Face à une nécessité toujours plus évidente d'adhérer à la pratique de ce qu'il est encore convenu d'appeler les NTIC ( pour Nouvelles Technologies de l'Information et de la Communication), les raisons ne manquent pas de retarder les échéances.
Parmi ces raisons, l'argument économique du coût d'investissement est souvent brandi en avant pour retarder l'adhésion aux NTIC.
Or, la plus grande richesse des personnes qui pratiquent les réseaux se mesure plus sur des critères immatériels et culturels que sur la modernité du modèle de leur poste de travail.
Il est bien plus important pour un établissement ( une école, une mairie ou une entreprise), d'avoir en son sein une (ou quelques personnes) ayant une pratique importante des réseaux que des kilos de matériels dernier cri et aucune compétence humaine.
La pratique culturelle des réseaux commence par une pratique de l'Internet, qui permet d'aller se rendre compte de la manière dont les choses se passe ailleurs, chez les autres.
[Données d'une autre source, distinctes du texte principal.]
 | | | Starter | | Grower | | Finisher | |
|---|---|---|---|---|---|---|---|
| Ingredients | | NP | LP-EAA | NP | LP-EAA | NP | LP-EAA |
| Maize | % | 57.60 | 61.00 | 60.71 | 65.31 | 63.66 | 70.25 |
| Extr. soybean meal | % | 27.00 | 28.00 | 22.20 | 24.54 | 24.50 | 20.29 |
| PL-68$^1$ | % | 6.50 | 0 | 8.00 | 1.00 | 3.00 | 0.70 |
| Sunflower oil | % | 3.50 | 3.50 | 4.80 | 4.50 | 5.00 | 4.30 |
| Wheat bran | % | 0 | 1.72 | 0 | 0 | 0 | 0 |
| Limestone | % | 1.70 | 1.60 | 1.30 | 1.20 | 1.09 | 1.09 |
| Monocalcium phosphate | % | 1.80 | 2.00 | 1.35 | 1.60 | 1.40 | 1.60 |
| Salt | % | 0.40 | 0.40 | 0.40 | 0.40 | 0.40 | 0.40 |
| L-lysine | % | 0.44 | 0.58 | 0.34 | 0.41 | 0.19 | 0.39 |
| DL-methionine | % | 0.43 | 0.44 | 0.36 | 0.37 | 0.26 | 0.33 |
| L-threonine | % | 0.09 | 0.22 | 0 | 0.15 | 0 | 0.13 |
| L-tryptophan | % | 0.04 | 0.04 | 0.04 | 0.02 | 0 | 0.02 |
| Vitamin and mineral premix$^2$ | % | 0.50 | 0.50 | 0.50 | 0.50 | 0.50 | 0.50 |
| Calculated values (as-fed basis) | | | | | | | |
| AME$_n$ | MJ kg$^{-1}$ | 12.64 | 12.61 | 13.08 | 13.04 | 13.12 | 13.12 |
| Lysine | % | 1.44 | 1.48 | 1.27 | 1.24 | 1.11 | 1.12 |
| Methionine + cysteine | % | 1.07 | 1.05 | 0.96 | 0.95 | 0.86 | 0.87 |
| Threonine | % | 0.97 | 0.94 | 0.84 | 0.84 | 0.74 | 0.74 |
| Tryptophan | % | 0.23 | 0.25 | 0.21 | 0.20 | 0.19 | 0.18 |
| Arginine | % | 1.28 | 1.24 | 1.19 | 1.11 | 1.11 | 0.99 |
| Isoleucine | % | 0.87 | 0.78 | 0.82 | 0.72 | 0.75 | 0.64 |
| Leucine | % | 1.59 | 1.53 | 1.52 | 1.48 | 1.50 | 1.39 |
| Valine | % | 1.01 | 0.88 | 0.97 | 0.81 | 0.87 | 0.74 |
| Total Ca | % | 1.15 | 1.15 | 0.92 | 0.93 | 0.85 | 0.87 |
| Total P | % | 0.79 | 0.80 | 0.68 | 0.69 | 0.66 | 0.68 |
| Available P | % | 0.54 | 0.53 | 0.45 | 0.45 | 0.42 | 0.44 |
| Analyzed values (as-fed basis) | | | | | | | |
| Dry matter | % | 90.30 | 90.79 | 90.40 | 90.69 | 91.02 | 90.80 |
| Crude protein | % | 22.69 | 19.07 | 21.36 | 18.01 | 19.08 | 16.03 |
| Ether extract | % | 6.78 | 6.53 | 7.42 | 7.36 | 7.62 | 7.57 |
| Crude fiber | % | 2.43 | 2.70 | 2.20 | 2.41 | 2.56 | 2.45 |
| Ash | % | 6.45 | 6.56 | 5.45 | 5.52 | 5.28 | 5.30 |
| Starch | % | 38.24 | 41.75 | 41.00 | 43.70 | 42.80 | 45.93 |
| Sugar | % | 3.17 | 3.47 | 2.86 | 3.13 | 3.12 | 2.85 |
Elle ne passe pas par l'idée obsessionnelle de bâtir un Intranet (réseau à usage interne à un établissement) avec un souci de rentabilité professionnelle immédiate, sous peine de s'attacher à réinventer la roue dix ans après tout le monde.
Il n'est pas nécessaire de beaucoup investir (matériellement parlant) pour faire son apprentissage des réseaux. Par contre l'activité d'apprentissage sera chronophage, et il ne sera jamais trop tôt pour s'y mettre. Par ailleurs un apprentissage préalable à des investissements importants à l'échelle de l'établissement, évitera bien souvent de rater ses objectifs.